In the aftermath of Gordon Brown's attack on the wages of civil servants, it's pleasant to see that not everybody sees hacking back on workers' jobs and wages as the answer to all the economy's ills.
Tax Research UK director Richard Murphy nailed a good few popularist fictions on Wednesday night when he disclosed the mind-boggling cost to the public purse of Britain's tax-dodging non-doms, billionaires, tax exiles and all the rest of the duckers and divers.
A massive £123 billion was his estimate of the cost of these parasites and that figure, on its own, puts Britain's borrowing deficit in a totally different perspective to the one that has been adopted by all the major parties in Parliament, albeit with different shades of emphasis.
That deficit stands at the moment at £178 billion and the only answer to it that has been posed by the big parties is cuts, cuts and yet more cuts.
In addition to any cuts generated by the present crisis, the long-term target for this government is to reduce Civil Service jobs by 100,000.
So far as the customs and revenue service is concerned, this has meant the closure of 200 tax offices and the loss of 20,000 jobs.
Which is, let's face it, an utterly unrealistic way to deal with the economy when there is around three-quarters of the public debt waiting to be tracked down and collected simply by enforcing the country's declared tax regime.
The only possible justification for such a policy is that the government is unwilling to use its resources to gather in this tax and stamp down hard on avoidance and is, in effect, writing off that revenue.
And that is quite simply unacceptable, because it means transferring the burden from the super-rich tax avoiders onto the shoulders of an unwilling and under-resourced public once again.
It means denying the Civil Service the means to track down and bring to book those people who aren't paying their fair share.
And that doesn't mean just targeting the odd self-employed individual who hasn't declared a couple of hundred quid in his or her annual tax returns, although that certainly makes up a tiny part of the job.
It means targeting a whole industry which has grown up to service the urge of the super-rich to find new loopholes to avoid paying taxes.
It means designing and implementing regulations to plug those loopholes as they appear.
And it means tracking down the bolt holes where the rich hide their ill-gotten gains and closing them.
The super-rich live like rats in the wainscoting of our society, plundering at will and secreting away billions that they have no right to.

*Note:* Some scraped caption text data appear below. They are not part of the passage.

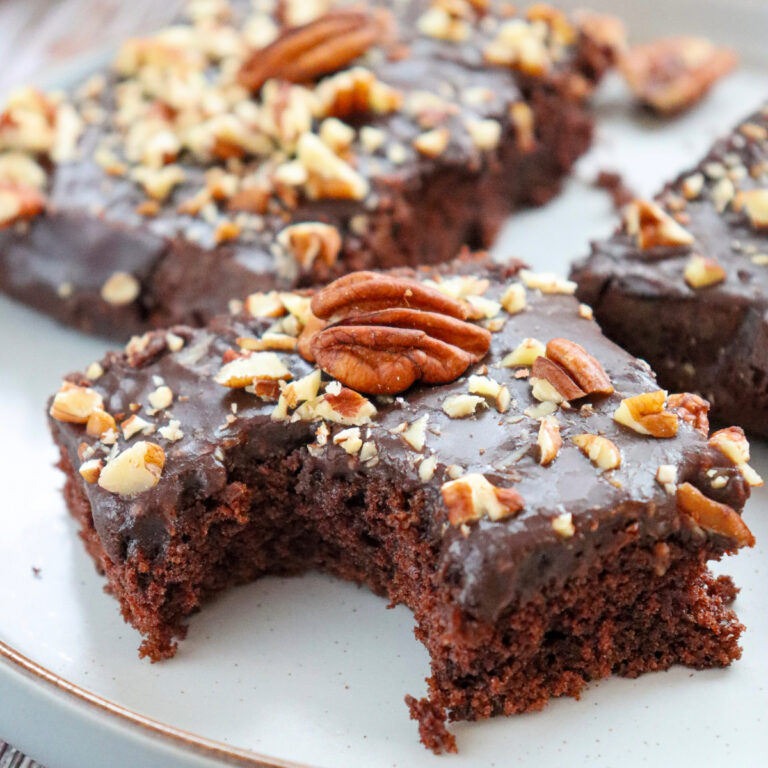 A slice of Texas sheet cake topped with chopped pecans.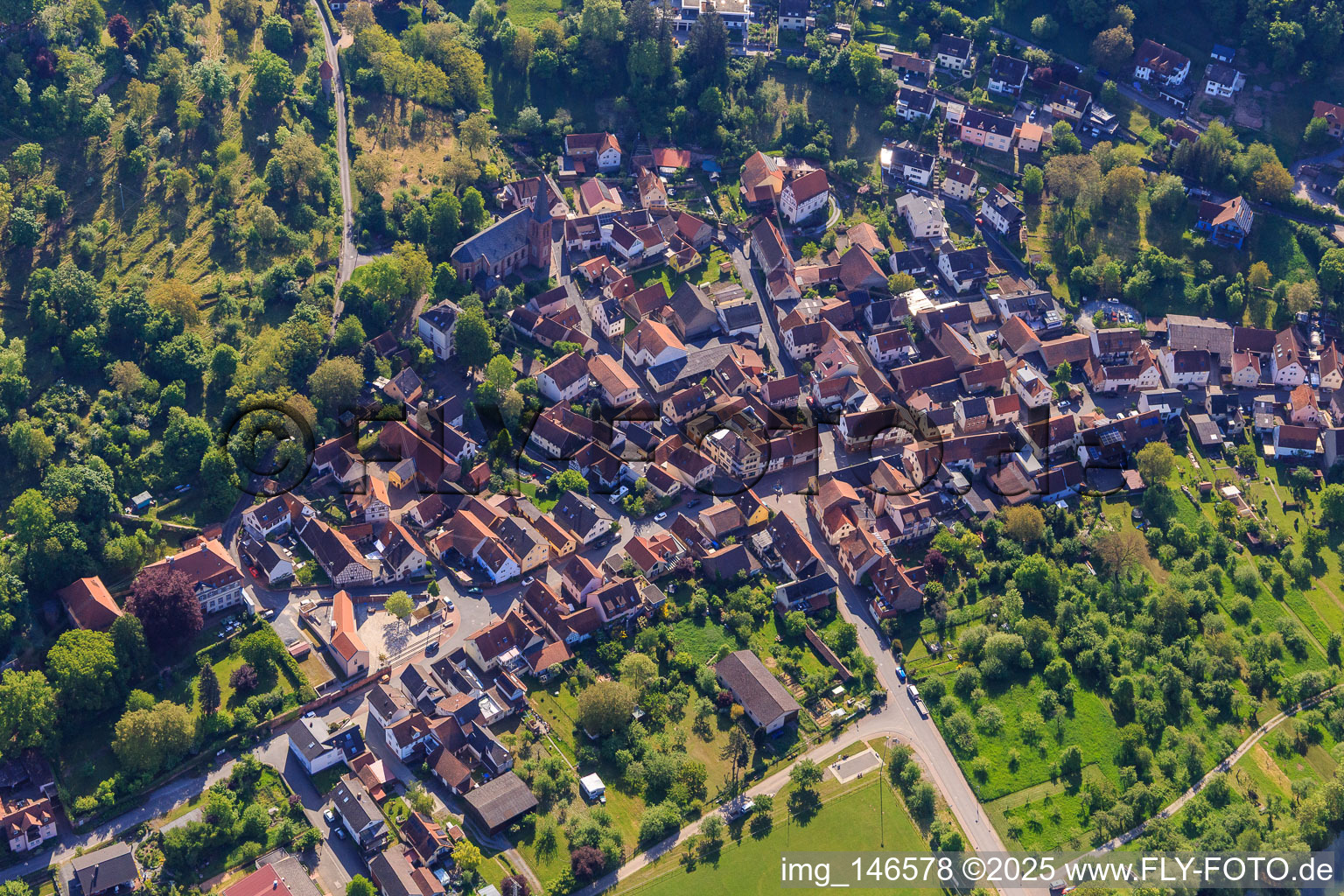 View of the village below the castle of the same name from the west in the district Gamburg in Werbach in the state Baden-Wuerttemberg, Germany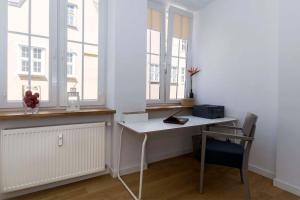 uma secretária branca num quarto com duas janelas em Hello Apartments Modena Sw Ducha em Gdansk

Their advantage over rats is that they can afford to pay a whole army of high-priced tax lawyers to cover their tracks.
Their companies transfer assets earned in one country to another where the tax burden is less.
They can transfer goods to a profitable subsidiary at an inflated price, at a huge profit for the vendor subsidiary, and thus drive the purchaser into a loss on paper which insulates the company from tax liability.
And that dance with the devil can go on for years, finding tax-free homes every step of the way.
And then, when the cash is finally raked in by the company's owners, you can bet your boiler suit that it will be in a tax haven where the profiteer isn't disturbed by such mundane things as paying their tax bills.
Such operations take years to detect and bring to book. But, by the simple expedient of allowing the revenue authorities the staff to do their jobs, nearly 75 per cent of the public debt could be sorted out.
But the government is choosing to sort it out by sacking those tax officials who could deal with it, leaving the tax-dodgers to continue with impunity.
So, the question arises for this government: Just whose side are you on?